== TEKST ŹRÓDŁOWY ==

Artystyczne popołudnia…
We wtorki, w czwartki i niedziele o godz. 17 na Letniej Scenie odbywają się przedstawienia dla dzieci. W sierpniu wystawiają je łódzki Teatr Piccolo oraz Teatr Komedii Impro. Pierwszy pokaże „Urodziny Baby Jagi” oraz „Calineczkę”, drugi – przedstawienia improwizowane, czyli wymyślane przez publiczność.
O godz. 17.45 w uruchomionej w tym roku sali kameralnej odbywają się recitale fortepianowe Leny Ledoff. W poniedziałki i w środy pianistka, w ramach cyklu „Chopin+”, łączy muzykę słynnego Polaka z przebojami wszech czasów. Podczas recitali „Chopin. Medytacje”, odbywających się w piątkowe popołudnia, artystka łączy muzykę kompozytora z praktykami medytacyjnymi. Słuchacze mogą się dzięki temu odprężyć.
– Zdejmijmy buty, wyłączmy telefony. W półmroku, wdychając aromat kadzideł, odpłyńmy razem z muzyką Chopina do innego, lepszego i wolnego od trosk i zmartwień świata. Słuchajmy, niech będzie tylko Chopin i czuła, uzdrawiająca moc jego muzyki – zaprasza Lena Ledoff.

===
== WIERSZE DANYCH ==

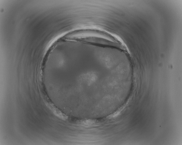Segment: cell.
<instances>
[{"label":"cell","mask_w":182,"mask_h":145,"mask_svg":"<svg viewBox=\"0 0 182 145\" xmlns=\"http://www.w3.org/2000/svg\"><path fill=\"white\" fill-rule=\"evenodd\" d=\"M65 40L76 41L101 46H119L122 45L117 35L105 30L95 28L85 27L71 30L63 37Z\"/></svg>","instance_id":"1"}]
</instances>
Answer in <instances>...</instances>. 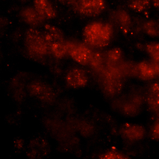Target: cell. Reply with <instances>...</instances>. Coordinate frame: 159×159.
Listing matches in <instances>:
<instances>
[{"mask_svg": "<svg viewBox=\"0 0 159 159\" xmlns=\"http://www.w3.org/2000/svg\"><path fill=\"white\" fill-rule=\"evenodd\" d=\"M113 28L106 22H93L88 24L83 29V40L91 46L102 48L107 46L112 40Z\"/></svg>", "mask_w": 159, "mask_h": 159, "instance_id": "cell-1", "label": "cell"}, {"mask_svg": "<svg viewBox=\"0 0 159 159\" xmlns=\"http://www.w3.org/2000/svg\"><path fill=\"white\" fill-rule=\"evenodd\" d=\"M144 103V92L138 88H134L120 98L117 108L124 115L134 117L142 111Z\"/></svg>", "mask_w": 159, "mask_h": 159, "instance_id": "cell-2", "label": "cell"}, {"mask_svg": "<svg viewBox=\"0 0 159 159\" xmlns=\"http://www.w3.org/2000/svg\"><path fill=\"white\" fill-rule=\"evenodd\" d=\"M43 33L53 56L63 58L68 52V43L65 41L63 31L55 26L46 24L43 26Z\"/></svg>", "mask_w": 159, "mask_h": 159, "instance_id": "cell-3", "label": "cell"}, {"mask_svg": "<svg viewBox=\"0 0 159 159\" xmlns=\"http://www.w3.org/2000/svg\"><path fill=\"white\" fill-rule=\"evenodd\" d=\"M25 42L32 56L43 58L50 52L43 33L35 27H30L25 33Z\"/></svg>", "mask_w": 159, "mask_h": 159, "instance_id": "cell-4", "label": "cell"}, {"mask_svg": "<svg viewBox=\"0 0 159 159\" xmlns=\"http://www.w3.org/2000/svg\"><path fill=\"white\" fill-rule=\"evenodd\" d=\"M106 6L105 0H75L70 7L80 16L93 18L102 13Z\"/></svg>", "mask_w": 159, "mask_h": 159, "instance_id": "cell-5", "label": "cell"}, {"mask_svg": "<svg viewBox=\"0 0 159 159\" xmlns=\"http://www.w3.org/2000/svg\"><path fill=\"white\" fill-rule=\"evenodd\" d=\"M133 77L145 81L159 77V62L148 59L135 64Z\"/></svg>", "mask_w": 159, "mask_h": 159, "instance_id": "cell-6", "label": "cell"}, {"mask_svg": "<svg viewBox=\"0 0 159 159\" xmlns=\"http://www.w3.org/2000/svg\"><path fill=\"white\" fill-rule=\"evenodd\" d=\"M119 133L121 137L127 141L138 142L145 137L147 130L142 125L129 123L121 126Z\"/></svg>", "mask_w": 159, "mask_h": 159, "instance_id": "cell-7", "label": "cell"}, {"mask_svg": "<svg viewBox=\"0 0 159 159\" xmlns=\"http://www.w3.org/2000/svg\"><path fill=\"white\" fill-rule=\"evenodd\" d=\"M68 52L74 61L82 65L89 64L93 54L89 47L82 44L68 43Z\"/></svg>", "mask_w": 159, "mask_h": 159, "instance_id": "cell-8", "label": "cell"}, {"mask_svg": "<svg viewBox=\"0 0 159 159\" xmlns=\"http://www.w3.org/2000/svg\"><path fill=\"white\" fill-rule=\"evenodd\" d=\"M145 103L152 114L159 116V82L151 84L144 92Z\"/></svg>", "mask_w": 159, "mask_h": 159, "instance_id": "cell-9", "label": "cell"}, {"mask_svg": "<svg viewBox=\"0 0 159 159\" xmlns=\"http://www.w3.org/2000/svg\"><path fill=\"white\" fill-rule=\"evenodd\" d=\"M112 18L115 24L120 31L127 34L133 25V20L128 11L124 9H118L112 13Z\"/></svg>", "mask_w": 159, "mask_h": 159, "instance_id": "cell-10", "label": "cell"}, {"mask_svg": "<svg viewBox=\"0 0 159 159\" xmlns=\"http://www.w3.org/2000/svg\"><path fill=\"white\" fill-rule=\"evenodd\" d=\"M20 17L25 23L35 28L42 26L45 20L32 7L22 8L20 12Z\"/></svg>", "mask_w": 159, "mask_h": 159, "instance_id": "cell-11", "label": "cell"}, {"mask_svg": "<svg viewBox=\"0 0 159 159\" xmlns=\"http://www.w3.org/2000/svg\"><path fill=\"white\" fill-rule=\"evenodd\" d=\"M34 7L45 20L54 19L57 12L50 0H34Z\"/></svg>", "mask_w": 159, "mask_h": 159, "instance_id": "cell-12", "label": "cell"}, {"mask_svg": "<svg viewBox=\"0 0 159 159\" xmlns=\"http://www.w3.org/2000/svg\"><path fill=\"white\" fill-rule=\"evenodd\" d=\"M29 92L33 96L43 100H49L53 92L51 87L41 81H34L28 87Z\"/></svg>", "mask_w": 159, "mask_h": 159, "instance_id": "cell-13", "label": "cell"}, {"mask_svg": "<svg viewBox=\"0 0 159 159\" xmlns=\"http://www.w3.org/2000/svg\"><path fill=\"white\" fill-rule=\"evenodd\" d=\"M67 84L74 89L85 86L88 82L86 73L80 69H73L70 71L66 77Z\"/></svg>", "mask_w": 159, "mask_h": 159, "instance_id": "cell-14", "label": "cell"}, {"mask_svg": "<svg viewBox=\"0 0 159 159\" xmlns=\"http://www.w3.org/2000/svg\"><path fill=\"white\" fill-rule=\"evenodd\" d=\"M123 78L105 77L103 89L110 96H116L121 93L124 87Z\"/></svg>", "mask_w": 159, "mask_h": 159, "instance_id": "cell-15", "label": "cell"}, {"mask_svg": "<svg viewBox=\"0 0 159 159\" xmlns=\"http://www.w3.org/2000/svg\"><path fill=\"white\" fill-rule=\"evenodd\" d=\"M125 2L130 10L138 13L147 12L152 6L151 0H125Z\"/></svg>", "mask_w": 159, "mask_h": 159, "instance_id": "cell-16", "label": "cell"}, {"mask_svg": "<svg viewBox=\"0 0 159 159\" xmlns=\"http://www.w3.org/2000/svg\"><path fill=\"white\" fill-rule=\"evenodd\" d=\"M141 29L143 33L148 36L159 38V21L151 19L145 20L141 25Z\"/></svg>", "mask_w": 159, "mask_h": 159, "instance_id": "cell-17", "label": "cell"}, {"mask_svg": "<svg viewBox=\"0 0 159 159\" xmlns=\"http://www.w3.org/2000/svg\"><path fill=\"white\" fill-rule=\"evenodd\" d=\"M107 65H116L124 61L123 53L119 47H114L107 52L106 55Z\"/></svg>", "mask_w": 159, "mask_h": 159, "instance_id": "cell-18", "label": "cell"}, {"mask_svg": "<svg viewBox=\"0 0 159 159\" xmlns=\"http://www.w3.org/2000/svg\"><path fill=\"white\" fill-rule=\"evenodd\" d=\"M145 49L150 58L159 62V42H152L145 45Z\"/></svg>", "mask_w": 159, "mask_h": 159, "instance_id": "cell-19", "label": "cell"}, {"mask_svg": "<svg viewBox=\"0 0 159 159\" xmlns=\"http://www.w3.org/2000/svg\"><path fill=\"white\" fill-rule=\"evenodd\" d=\"M32 145L33 150L31 153H34V155H38L39 154H42V152L45 151L46 147H47L46 142L43 140L36 141L34 142V144Z\"/></svg>", "mask_w": 159, "mask_h": 159, "instance_id": "cell-20", "label": "cell"}, {"mask_svg": "<svg viewBox=\"0 0 159 159\" xmlns=\"http://www.w3.org/2000/svg\"><path fill=\"white\" fill-rule=\"evenodd\" d=\"M103 63V57L101 53L98 52H93L92 58L90 64L92 67L98 68L101 66Z\"/></svg>", "mask_w": 159, "mask_h": 159, "instance_id": "cell-21", "label": "cell"}, {"mask_svg": "<svg viewBox=\"0 0 159 159\" xmlns=\"http://www.w3.org/2000/svg\"><path fill=\"white\" fill-rule=\"evenodd\" d=\"M100 159H127V157L123 154L120 153L116 151H110L102 154L100 156Z\"/></svg>", "mask_w": 159, "mask_h": 159, "instance_id": "cell-22", "label": "cell"}, {"mask_svg": "<svg viewBox=\"0 0 159 159\" xmlns=\"http://www.w3.org/2000/svg\"><path fill=\"white\" fill-rule=\"evenodd\" d=\"M150 135L152 139L159 141V118L152 124L150 129Z\"/></svg>", "mask_w": 159, "mask_h": 159, "instance_id": "cell-23", "label": "cell"}, {"mask_svg": "<svg viewBox=\"0 0 159 159\" xmlns=\"http://www.w3.org/2000/svg\"><path fill=\"white\" fill-rule=\"evenodd\" d=\"M57 1L62 5L70 7L72 6L73 4L75 1V0H57Z\"/></svg>", "mask_w": 159, "mask_h": 159, "instance_id": "cell-24", "label": "cell"}, {"mask_svg": "<svg viewBox=\"0 0 159 159\" xmlns=\"http://www.w3.org/2000/svg\"><path fill=\"white\" fill-rule=\"evenodd\" d=\"M152 6L159 11V0H151Z\"/></svg>", "mask_w": 159, "mask_h": 159, "instance_id": "cell-25", "label": "cell"}, {"mask_svg": "<svg viewBox=\"0 0 159 159\" xmlns=\"http://www.w3.org/2000/svg\"><path fill=\"white\" fill-rule=\"evenodd\" d=\"M19 1H20V2L25 3V2H29V1H30V0H19Z\"/></svg>", "mask_w": 159, "mask_h": 159, "instance_id": "cell-26", "label": "cell"}]
</instances>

===

** ZADANIA DO WYKONANIA **
a) Odpowiedz na pytania na podstawie tekstu o artystycznych popołudniach:
(i) O której godzinie zaczynają się przedstawienia dla dzieci na Letniej Scenie?
(ii) W które dni tygodnia odbywają się recitale z cyklu „Chopin+”?
(iii) Jakie dwa przedstawienia pokaże Teatr Piccolo?
b) Wyjaśnij na podstawie tekstu o artystycznych popołudniach, dlaczego słuchacze recitali „Chopin. Medytacje” mogą się odprężyć.
c) Kontynuuj tekst o artystycznych popołudniach, zaczynając od miejsca, w którym się kończy.

** ODPOWIEDZI DO ZADAŃ **
a)
(i) O godz. 17.
(ii) W poniedziałki i w środy.
(iii) „Urodziny Baby Jagi” oraz „Calineczkę”.

b) Podczas tych recitali artystka łączy muzykę Chopina z praktykami medytacyjnymi. Tekst podaje, że właśnie dzięki temu połączeniu słuchacze mogą się odprężyć.

c)
…i kulturalne wieczory
Letnia Scena zapełnia się artystami i widzami każdego dnia o godz. 20.15. W poniedziałek 4 sierpnia goście Wioski będą się mogli spotkać z Kubą Strzyczkowskim. Dowiedzą się od niego, jak lektorzy, radiowcy i aktorzy dubbingowi tworzą emocje bez użycia twarzy.
– Usłyszymy kultowe głosy – Tomasza Knapika, Krystynę Czubównę i Jana Suzina – i przekonamy się, że barwa, tempo i intonacja mogą opowiedzieć więcej niż obraz – wyjaśnia rzecznik prasowy Wioski Artystycznej Janowo Adam Owczarek. – Będą też interaktywne warsztaty: publiczność spróbuje swoich sił jako lektorzy, a Kuba pokaże, jak zmiana pauzy, tonacji czy rytmu może zmienić znaczenie zdania. Będzie też okazja posłuchać zakulisowych anegdot i najbardziej absurdalnych wpadek z eteru – dodaje. I zapowiada, że na wielki finał spotkania będzie można zobaczyć fragment filmu czytanego na żywo przez Kubę Strzyczkowskiego.
Dwa kolejne dni, 5 i 6 sierpnia, to okazja, aby przedpremierowo zobaczyć w Janowie spektakl „Dom weselny” oparty na sztuce Petera Quiltera, w reżyserii Roberta Glińskiego. W role sióstr, które różnią się od siebie właściwie wszystkim, wcielą się Beata Rybotycka i Joanna Żółkowska. Twórcy spektaklu zapowiadają, że będzie to „spotkanie kolorowego ptaka bez tajemnic, za to z dużymi oczekiwaniami wobec losu, z szarą myszką z bogactwem sekretów”.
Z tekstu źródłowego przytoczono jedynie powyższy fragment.